Serang,CentangSatu.com— Menteri Komunikasi dan Digital (Menkomdigi) Meutya Hafid menegaskan bahwa kolaborasi strategis antara pemerintah, insan pers, dan platform digital menjadi kunci utama menghadapi badai disinformasi serta dampak masif kecerdasan artifisial (AI) dalam era transformasi digital.
Pesan itu disampaikan Meutya dalam Konvensi Nasional Media Massa bertema “Pers, AI dan Transformasi Digital: Membangun Ekosistem Informasi untuk Kepentingan Publik” yang digelar dalam rangka Hari Pers Nasional (HPN) 2026 di Serang, Banten, Minggu (8/2/2026).
Di hadapan insan pers dari berbagai daerah, Meutya mengingatkan bahwa teknologi tidak boleh menggeser nilai dasar jurnalisme.
“Pemanfaatan AI dalam praktik jurnalistik harus tetap menjadikan kepentingan publik sebagai kompas utama,” tegasnya.
Menurut Meutya, derasnya arus konten digital kerap mendorong media terjebak pada kecepatan dan algoritma, sementara akurasi dan kepercayaan publik justru terancam. Ia menilai, di tengah ledakan informasi dan meningkatnya hoaks, peran pers semakin vital sebagai penjaga integritas ruang publik.
“Dalam gelombang transformasi digital dan AI, kehadiran pers yang kredibel dan independen bukanlah pilihan, melainkan kebutuhan dasar demokrasi,” ujar Meutya.
AI Bukan Pengganti Jurnalis
Meutya memaparkan, pemerintah bersama Dewan Pers telah menyiapkan sejumlah regulasi untuk merespons disrupsi teknologi, mulai dari krisis kepercayaan publik hingga masa depan jurnalisme.
Salah satunya adalah Peraturan Dewan Pers Nomor 1 Tahun 2025 tentang panduan penggunaan AI dalam karya jurnalistik. Aturan ini menegaskan bahwa AI tidak boleh menggantikan jurnalis manusia, melainkan hanya berfungsi sebagai alat bantu dengan jurnalis tetap menjadi pengendali utama demi menjamin akurasi dan tanggung jawab editorial.
Selain itu, pemerintah juga menerbitkan Peraturan Presiden Nomor 32 Tahun 2024 tentang Publisher Rights yang mewajibkan platform digital bertanggung jawab atas distribusi konten jurnalistik. Kebijakan ini dirancang untuk menyeimbangkan ekosistem digital sekaligus melindungi media lokal dari ancaman eksploitasi konten berbasis AI.

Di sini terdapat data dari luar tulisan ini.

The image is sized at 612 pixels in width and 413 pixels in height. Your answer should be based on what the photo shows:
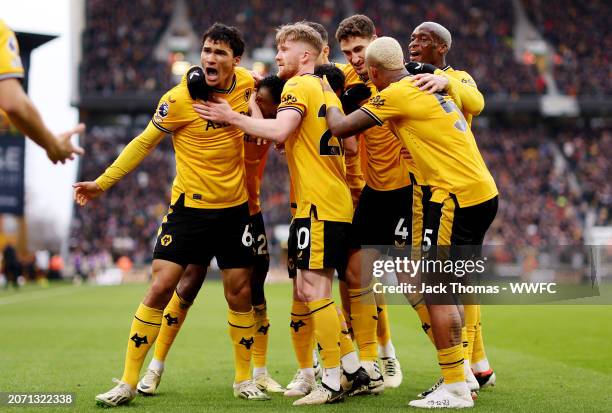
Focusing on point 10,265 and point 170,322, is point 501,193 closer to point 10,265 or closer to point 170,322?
point 10,265

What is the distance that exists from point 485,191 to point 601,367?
3358 mm

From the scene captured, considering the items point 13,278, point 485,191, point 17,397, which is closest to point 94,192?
point 17,397

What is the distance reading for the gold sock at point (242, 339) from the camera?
21.1ft

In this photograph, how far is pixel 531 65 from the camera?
46656 mm

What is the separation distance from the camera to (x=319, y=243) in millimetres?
5816

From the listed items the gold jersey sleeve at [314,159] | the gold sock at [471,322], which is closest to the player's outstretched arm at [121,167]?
the gold jersey sleeve at [314,159]

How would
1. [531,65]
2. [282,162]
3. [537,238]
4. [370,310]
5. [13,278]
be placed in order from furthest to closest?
[531,65] < [282,162] < [537,238] < [13,278] < [370,310]

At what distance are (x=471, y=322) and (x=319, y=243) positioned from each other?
5.22 ft

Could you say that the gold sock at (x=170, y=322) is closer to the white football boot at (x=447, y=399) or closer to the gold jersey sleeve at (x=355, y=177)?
the gold jersey sleeve at (x=355, y=177)

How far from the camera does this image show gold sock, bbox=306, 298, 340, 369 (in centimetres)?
583

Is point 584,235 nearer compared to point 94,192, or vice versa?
point 94,192

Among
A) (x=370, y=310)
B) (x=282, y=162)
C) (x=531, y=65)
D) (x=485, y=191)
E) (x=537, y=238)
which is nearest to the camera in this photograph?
(x=485, y=191)

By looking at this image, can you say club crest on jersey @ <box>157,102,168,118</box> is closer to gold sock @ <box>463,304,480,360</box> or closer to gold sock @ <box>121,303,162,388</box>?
gold sock @ <box>121,303,162,388</box>

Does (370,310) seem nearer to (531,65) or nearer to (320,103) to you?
(320,103)
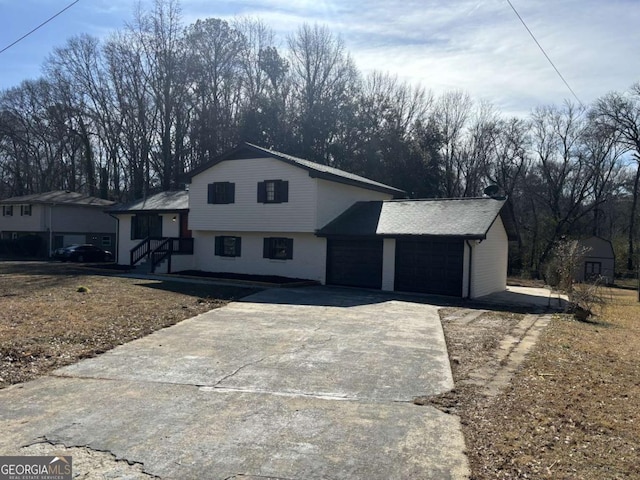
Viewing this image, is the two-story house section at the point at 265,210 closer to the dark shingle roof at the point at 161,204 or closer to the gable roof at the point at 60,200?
the dark shingle roof at the point at 161,204

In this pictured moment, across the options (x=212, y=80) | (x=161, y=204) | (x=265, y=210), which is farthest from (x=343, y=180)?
(x=212, y=80)

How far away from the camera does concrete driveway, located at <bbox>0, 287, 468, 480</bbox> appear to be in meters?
4.52

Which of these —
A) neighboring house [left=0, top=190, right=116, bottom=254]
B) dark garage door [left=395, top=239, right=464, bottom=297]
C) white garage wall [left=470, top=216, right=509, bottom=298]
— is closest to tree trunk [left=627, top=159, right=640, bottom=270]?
white garage wall [left=470, top=216, right=509, bottom=298]

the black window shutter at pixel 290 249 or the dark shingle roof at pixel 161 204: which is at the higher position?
the dark shingle roof at pixel 161 204

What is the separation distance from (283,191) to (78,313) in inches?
476

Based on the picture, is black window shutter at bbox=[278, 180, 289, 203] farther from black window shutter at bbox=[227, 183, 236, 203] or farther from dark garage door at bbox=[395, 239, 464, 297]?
dark garage door at bbox=[395, 239, 464, 297]

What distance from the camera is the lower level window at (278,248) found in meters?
23.4

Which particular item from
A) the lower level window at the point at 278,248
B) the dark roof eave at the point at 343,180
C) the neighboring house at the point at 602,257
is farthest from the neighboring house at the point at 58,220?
the neighboring house at the point at 602,257

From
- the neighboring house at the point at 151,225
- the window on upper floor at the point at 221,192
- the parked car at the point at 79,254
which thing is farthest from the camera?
the parked car at the point at 79,254

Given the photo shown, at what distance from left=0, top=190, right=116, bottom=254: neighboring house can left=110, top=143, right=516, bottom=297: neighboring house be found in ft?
54.7

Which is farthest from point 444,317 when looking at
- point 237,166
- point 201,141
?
point 201,141

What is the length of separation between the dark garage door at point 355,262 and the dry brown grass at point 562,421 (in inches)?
464

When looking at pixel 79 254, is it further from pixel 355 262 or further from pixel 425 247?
pixel 425 247

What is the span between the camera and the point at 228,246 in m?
25.5
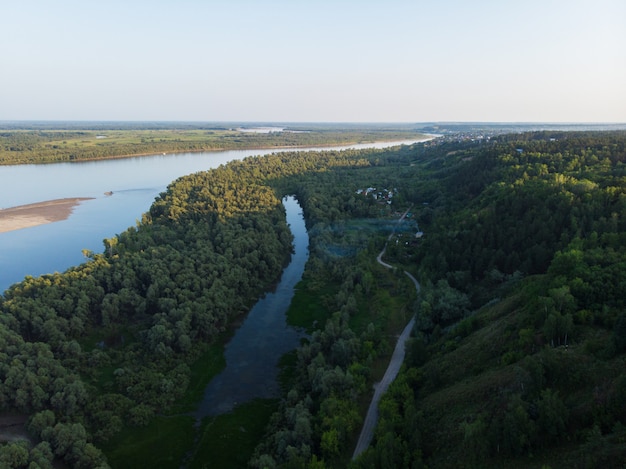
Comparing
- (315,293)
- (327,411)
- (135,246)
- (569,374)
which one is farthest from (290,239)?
(569,374)

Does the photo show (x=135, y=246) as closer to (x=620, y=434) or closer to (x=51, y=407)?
(x=51, y=407)

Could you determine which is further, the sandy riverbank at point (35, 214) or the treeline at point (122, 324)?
the sandy riverbank at point (35, 214)

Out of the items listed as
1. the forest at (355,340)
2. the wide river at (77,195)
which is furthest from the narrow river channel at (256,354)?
the wide river at (77,195)

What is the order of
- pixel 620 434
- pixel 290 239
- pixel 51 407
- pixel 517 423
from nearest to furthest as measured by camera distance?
pixel 620 434 → pixel 517 423 → pixel 51 407 → pixel 290 239

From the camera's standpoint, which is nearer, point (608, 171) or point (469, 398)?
point (469, 398)

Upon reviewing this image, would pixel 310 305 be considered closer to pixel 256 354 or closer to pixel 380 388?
pixel 256 354

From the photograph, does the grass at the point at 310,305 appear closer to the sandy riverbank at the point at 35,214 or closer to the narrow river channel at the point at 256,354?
the narrow river channel at the point at 256,354

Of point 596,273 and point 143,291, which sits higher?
point 596,273
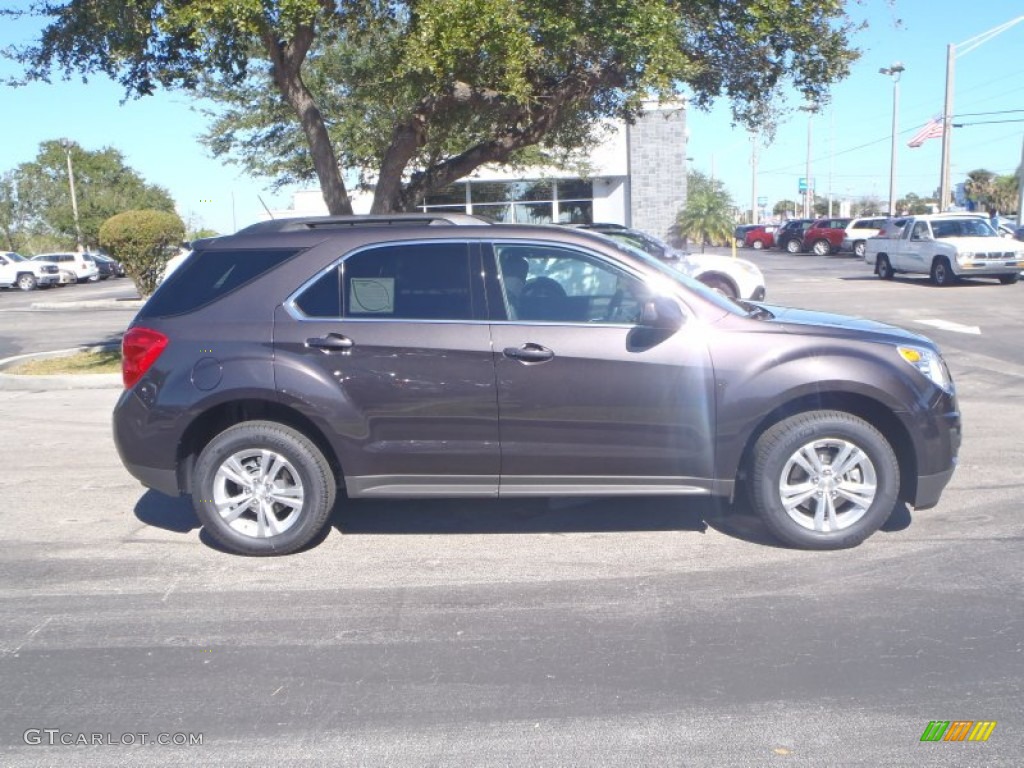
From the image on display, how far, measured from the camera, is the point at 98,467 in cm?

“Tata kelola AI harus human-centric. Jurnalisme pun harus tetap humanis agar kepercayaan publik tidak runtuh,” tegas Meutya.
Dorong Ruang Digital yang Aman
Tak hanya soal AI, Menkomdigi juga menyoroti pentingnya membangun ruang digital yang aman, terutama bagi anak-anak dan kelompok rentan. Pemerintah, kata dia, telah menetapkan PP Nomor 17 Tahun 2025 tentang Tata Kelola Penyelenggaraan Sistem Elektronik dalam Pelindungan Anak (PP TUNAS) sebagai kerangka perlindungan dari konten berbahaya, perundungan siber, hingga eksploitasi daring.
Di sisi lain, Undang-Undang Pelindungan Data Pribadi (UU PDP) terus ditegakkan secara bertahap guna memperkuat standar keamanan data di seluruh ekosistem digital.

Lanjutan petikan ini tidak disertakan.